Riverview Law, from a start in February 2012 with 9 people in the Wirral, to over 200 in 3 UK and 2 US offices and the awarding of its own training contracts in August 2016, has come a long way in a short time. Chapman started off in Guinness Mahon, the investment management business before setting up CRT and then AdviserPlus, outsourced HR advisory businesses in and around 2000. Although originally a law student, Chapman took the business career route and never looked back. 

Riverview Law initially targeted small businesses as potential early adopters who could see the value of managed legal services but they wanted to focus on in-house departments and had underestimated the interest company lawyers had in technology, managed legal services and cost control. Riverview started to attract the attention of large corporates almost immediately and their client base consists of a number of FTSE100 companies including Vodafone.  

One of Chapman’s often quoted presentation starting points is that “Legal is the most effective forecaster of the next 3 months’ sales in any organisation.” They can make forecasts because they know all the hurdles the business is facing or will face in terms of upcoming and existing transactions. 

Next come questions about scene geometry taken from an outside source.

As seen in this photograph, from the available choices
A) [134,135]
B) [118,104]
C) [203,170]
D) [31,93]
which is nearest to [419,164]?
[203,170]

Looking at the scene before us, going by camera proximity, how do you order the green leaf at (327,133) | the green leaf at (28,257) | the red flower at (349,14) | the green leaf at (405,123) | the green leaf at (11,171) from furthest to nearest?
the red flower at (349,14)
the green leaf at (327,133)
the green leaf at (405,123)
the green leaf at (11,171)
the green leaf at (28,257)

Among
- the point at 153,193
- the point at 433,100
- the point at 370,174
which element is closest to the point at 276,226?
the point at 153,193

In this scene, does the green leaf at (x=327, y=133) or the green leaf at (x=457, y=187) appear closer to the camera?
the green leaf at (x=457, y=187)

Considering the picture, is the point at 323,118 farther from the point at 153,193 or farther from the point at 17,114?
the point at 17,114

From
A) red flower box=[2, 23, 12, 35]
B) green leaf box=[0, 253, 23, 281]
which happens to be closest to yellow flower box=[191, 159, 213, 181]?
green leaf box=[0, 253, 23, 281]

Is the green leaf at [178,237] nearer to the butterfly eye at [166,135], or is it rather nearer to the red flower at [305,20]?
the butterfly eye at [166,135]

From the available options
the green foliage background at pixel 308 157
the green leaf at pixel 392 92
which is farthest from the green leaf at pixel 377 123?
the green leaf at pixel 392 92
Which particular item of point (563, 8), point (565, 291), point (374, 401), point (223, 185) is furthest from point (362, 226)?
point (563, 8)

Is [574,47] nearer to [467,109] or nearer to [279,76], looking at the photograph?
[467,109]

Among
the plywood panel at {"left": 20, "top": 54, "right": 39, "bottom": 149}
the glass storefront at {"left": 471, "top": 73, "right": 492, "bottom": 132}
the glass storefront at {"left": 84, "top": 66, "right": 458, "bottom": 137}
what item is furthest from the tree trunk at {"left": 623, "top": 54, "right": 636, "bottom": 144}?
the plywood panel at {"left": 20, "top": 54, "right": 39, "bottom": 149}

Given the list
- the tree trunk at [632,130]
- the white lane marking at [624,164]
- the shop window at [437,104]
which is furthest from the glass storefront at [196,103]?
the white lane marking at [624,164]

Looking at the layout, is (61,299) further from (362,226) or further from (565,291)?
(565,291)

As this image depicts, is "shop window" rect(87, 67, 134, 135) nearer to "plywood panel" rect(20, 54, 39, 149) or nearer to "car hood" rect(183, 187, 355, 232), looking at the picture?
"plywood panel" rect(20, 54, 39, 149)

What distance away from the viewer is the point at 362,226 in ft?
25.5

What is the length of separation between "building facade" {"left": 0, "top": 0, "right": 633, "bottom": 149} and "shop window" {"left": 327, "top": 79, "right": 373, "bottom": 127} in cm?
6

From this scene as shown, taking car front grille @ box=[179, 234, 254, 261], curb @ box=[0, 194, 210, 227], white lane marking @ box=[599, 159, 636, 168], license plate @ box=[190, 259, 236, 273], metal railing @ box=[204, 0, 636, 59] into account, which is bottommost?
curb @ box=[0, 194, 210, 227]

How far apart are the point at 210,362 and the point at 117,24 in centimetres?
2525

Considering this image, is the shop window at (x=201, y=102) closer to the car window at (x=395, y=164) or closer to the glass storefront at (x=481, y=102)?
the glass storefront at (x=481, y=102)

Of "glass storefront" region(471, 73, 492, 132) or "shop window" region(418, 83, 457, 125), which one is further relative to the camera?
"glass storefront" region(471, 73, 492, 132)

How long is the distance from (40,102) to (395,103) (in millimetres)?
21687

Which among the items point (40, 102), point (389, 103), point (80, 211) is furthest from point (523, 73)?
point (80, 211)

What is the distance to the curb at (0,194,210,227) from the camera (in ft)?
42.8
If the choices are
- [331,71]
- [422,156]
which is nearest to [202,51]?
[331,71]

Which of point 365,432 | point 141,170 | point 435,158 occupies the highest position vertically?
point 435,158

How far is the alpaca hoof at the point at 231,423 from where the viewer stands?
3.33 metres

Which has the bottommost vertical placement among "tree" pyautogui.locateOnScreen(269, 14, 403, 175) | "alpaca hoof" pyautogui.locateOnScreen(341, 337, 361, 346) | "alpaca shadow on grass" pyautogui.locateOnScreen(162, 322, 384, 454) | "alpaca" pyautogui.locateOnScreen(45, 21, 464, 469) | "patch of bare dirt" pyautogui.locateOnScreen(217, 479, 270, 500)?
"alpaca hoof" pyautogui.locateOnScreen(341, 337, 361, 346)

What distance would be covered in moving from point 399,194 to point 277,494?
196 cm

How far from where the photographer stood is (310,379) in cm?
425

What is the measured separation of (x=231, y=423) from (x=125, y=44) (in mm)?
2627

Essentially Riverview offers corporate clients a range of managed legal services for a fixed price. Legal processes can be broken down into a series of tasks some of which are best performed by machine led or automated computer programmes. Chapman talks about “triage” as the most important part of the legal process – finding out how best to deal with a legal issue, to whom it should be sent to etc. From April this year, “Virtual Assistants” in the form of a computer software program collect and sift data from clients about a range of legal tasks and operates as a project management tool for the in-house department. This tool enables the legal function to operate in a much more efficient manner. 

All the data the Virtual Assistant gathers about cases, dates, timings and costs feeds into dashboards giving the legal function valuable management information about how the department is running and key performance data on case handling and efficiency. These types of project management or workflow solutions can be invaluable aids to stressed legal functions. They have recently launched a Spanish speaking equivalent. 

The Virtual Assistants are powered by software called KIM (Knowledge Intelligence Meaning) but need no extensive installation or training. In-house teams can produce their own bespoke versions quite simply and the software itself is accessed via the internet. 

As Riverview is a technology-led legal service, there are a lot of functions being performed by non-lawyers. Although Chapman refers to people-led outsourced legal solutions as “short-term labour arbitrage” and is obviously familiar with the outsourcing of functions from his time at CRT, he still employs a lot of lawyers. At present there are over 100 lawyers in Riverview and they are training their own but, as the productising process takes hold, there will be a greater proportion of non-lawyers who are more likely to be trained in technology than law. 

The structure of legal training is clearly something that Chapman is very interested in. “I cannot wait for the legal infrastructure to change” he said. He has contributed to the training debate with the SRA, among others, but the process of change is slow. “We cannot be responsible for the development of the legal profession, but we are doing what we can to help our own”. Clearly this has fed into the training contracts being offered since as Chapman has often said “in 2 to 3 years time, if we are still recruiting senior lawyers from outside Riverview Law, I should be fired.”